→ **Entries shown**:
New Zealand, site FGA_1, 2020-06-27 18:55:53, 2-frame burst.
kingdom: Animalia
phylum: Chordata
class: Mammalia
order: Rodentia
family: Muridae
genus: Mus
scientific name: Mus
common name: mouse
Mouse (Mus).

--

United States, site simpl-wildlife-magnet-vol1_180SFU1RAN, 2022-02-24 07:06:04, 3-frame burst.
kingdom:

---

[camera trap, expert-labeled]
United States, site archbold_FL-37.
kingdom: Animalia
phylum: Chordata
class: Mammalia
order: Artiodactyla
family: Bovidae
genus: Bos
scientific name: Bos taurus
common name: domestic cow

→ **Exercise requirements**: Across the preceding material, how many lines contain the word "States"? State the number alone.

→ **Output for this task**: 2